| Extract provided |
——————————

= Traditional Irish singing =

Traditional Irish singing is the singing of traditional songs in the native styles such as sean nós. Though some people consider sean nós to particularly refer to singing in the Irish language, the term "traditional singing" is more universally understood to encompass singing in any language, as well as lilting.

Some of the characteristics of traditional Irish songs might be
- Solo singing
- Unaccompanied
- Unamplified
- The audience is focused on the singing

In contrast, Irish ballad singing might be thought of as differing in several respects, even if it is also sometimes referred to as traditional.
- Ballad singing is almost always accompanied by musical instruments.
- It is most often a group activity, not solo singing.
- It is performed typically in public areas, the singing is usually amplified, and the performance might be secondary (e.g., as background music in a pub).

== History ==
The courtly love song genre came to Ireland from Norman France between the 13th and 15th centuries.

——————————

| Exercise data |
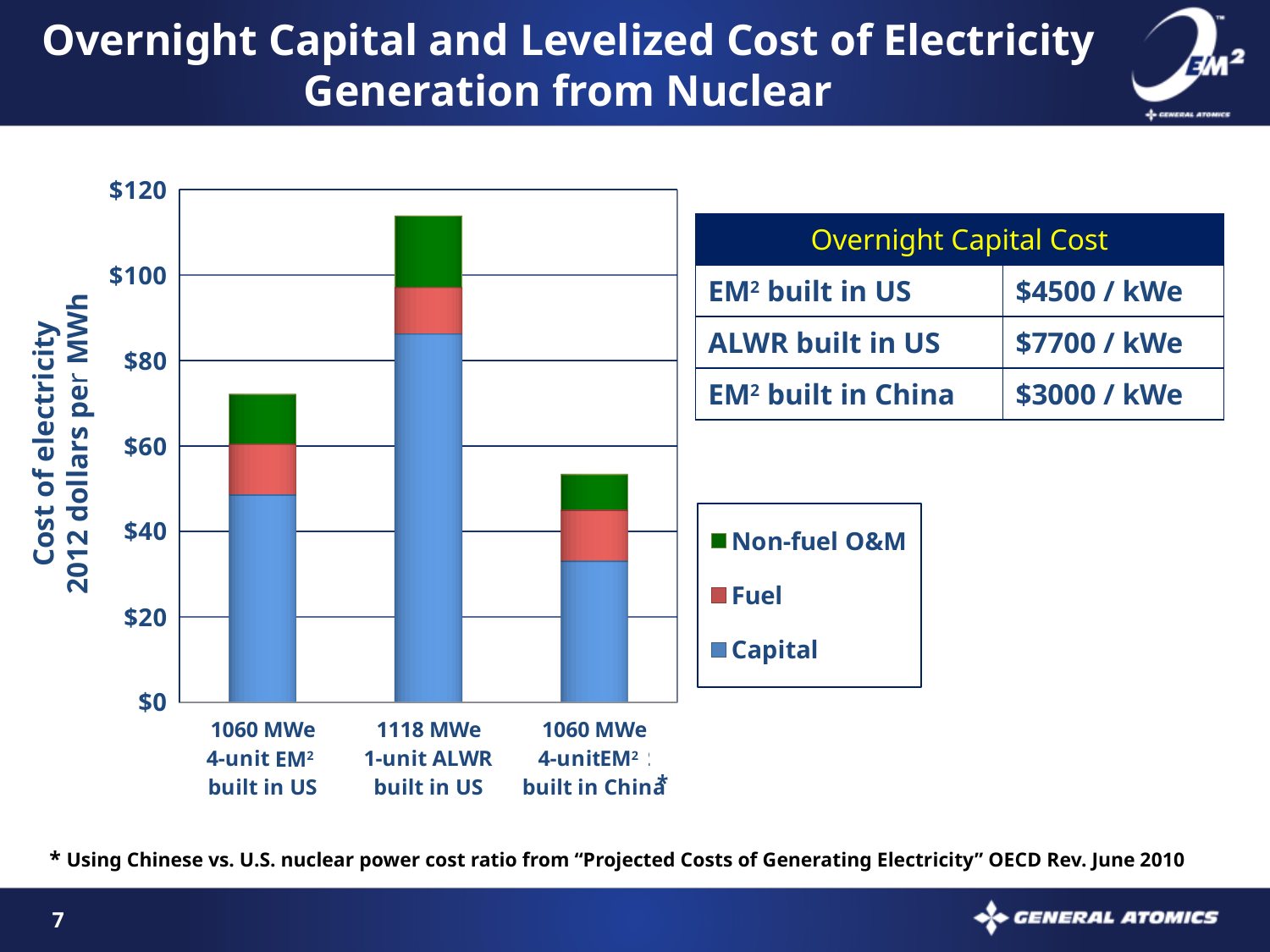
Which legend entry is shown in green? Non-fuel O&M Which plant configuration has the highest total cost of electricity? 1118 MWe 1-unit ALWR built in US Is the total cost of electricity for the 1060 MWe 4-unit EM² built in China greater or less than $60 per MWh? less Is the total cost of electricity for the 1060 MWe 4-unit EM² built in US greater or less than $60 per MWh? greater Is the Capital portion of the 1118 MWe 1-unit ALWR built in US bar greater or less than $80 per MWh? greater Which has a larger total cost of electricity: the 4-unit EM² built in US or the 4-unit EM² built in China? 4-unit EM² built in US How many series does the chart legend list? 3 How many bars (plant configurations) are plotted in the chart? 3 What kind of chart is shown on the slide? Stacked bar chart Which plant configuration has the lowest total cost of electricity? 1060 MWe 4-unit EM² built in China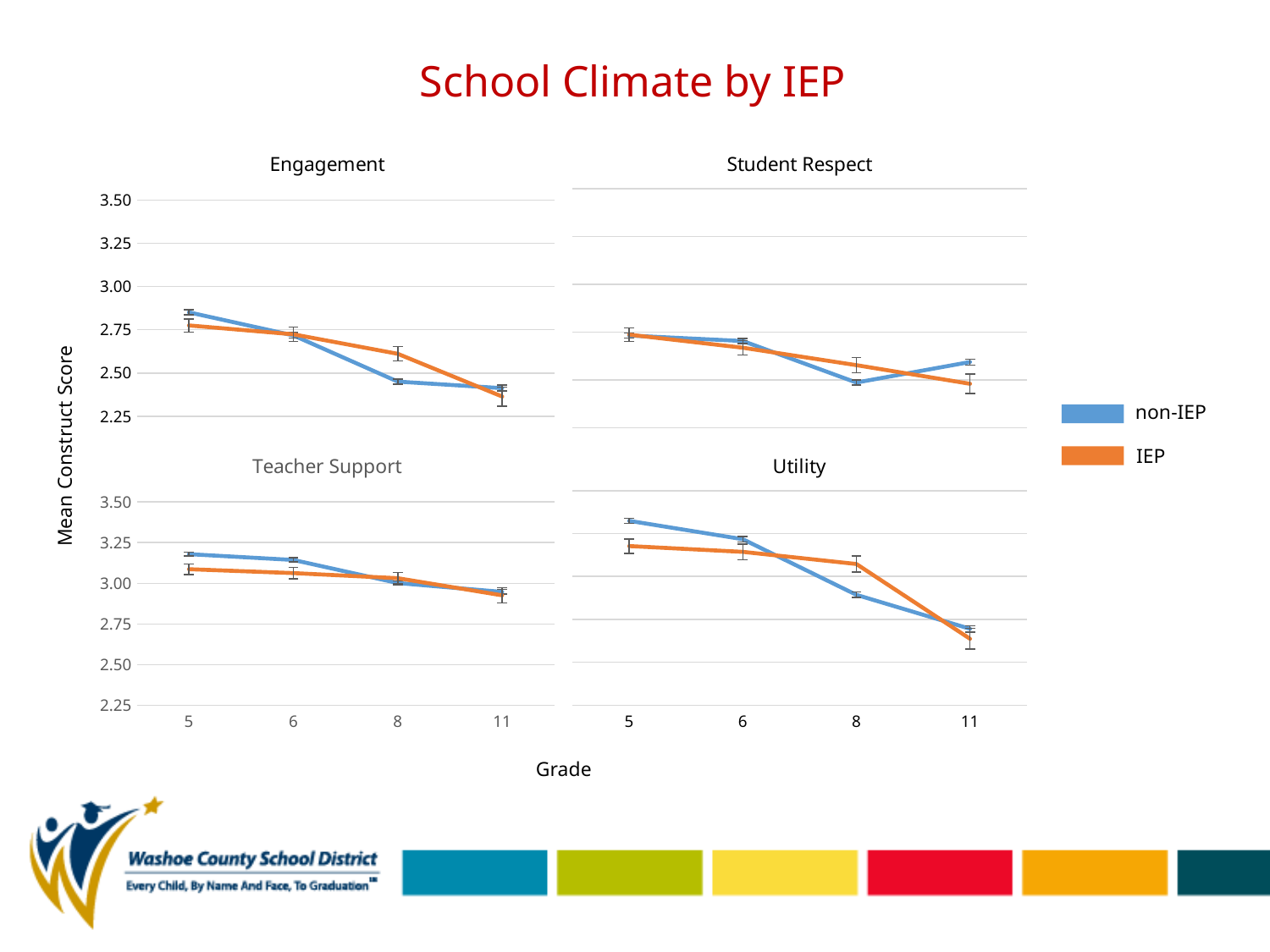
In the Teacher Support chart, is the IEP value at grade 11 greater or less than 3.00? less In the Utility chart, at which grade is the non-IEP series highest? 5 What kind of chart is used in each of the four panels on the slide? Line chart In the Utility chart, does the non-IEP series rise or fall from grade 5 to grade 11? Fall In the Engagement chart, is the non-IEP value at grade 5 greater or less than 2.75? greater How many series does the legend list? 2 What is the title of the slide's chart? School Climate by IEP In the Utility chart, is the IEP value at grade 11 greater or less than 2.75? less In the Engagement chart, which series has the higher value at grade 8, non-IEP or IEP? IEP How many grade levels are shown on the x axis of the Utility chart? 4 In the Student Respect chart, which series has the higher value at grade 11, non-IEP or IEP? non-IEP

——————————

| Action item |
Write out the passage of the text on traditional Irish singing that begins with the words "Some of the" and ends with "to as traditional.". The lines placed after the text have no role in this exercise.

| Response below |
Some of the characteristics of traditional Irish songs might be
- Solo singing
- Unaccompanied
- Unamplified
- The audience is focused on the singing

In contrast, Irish ballad singing might be thought of as differing in several respects, even if it is also sometimes referred to as traditional.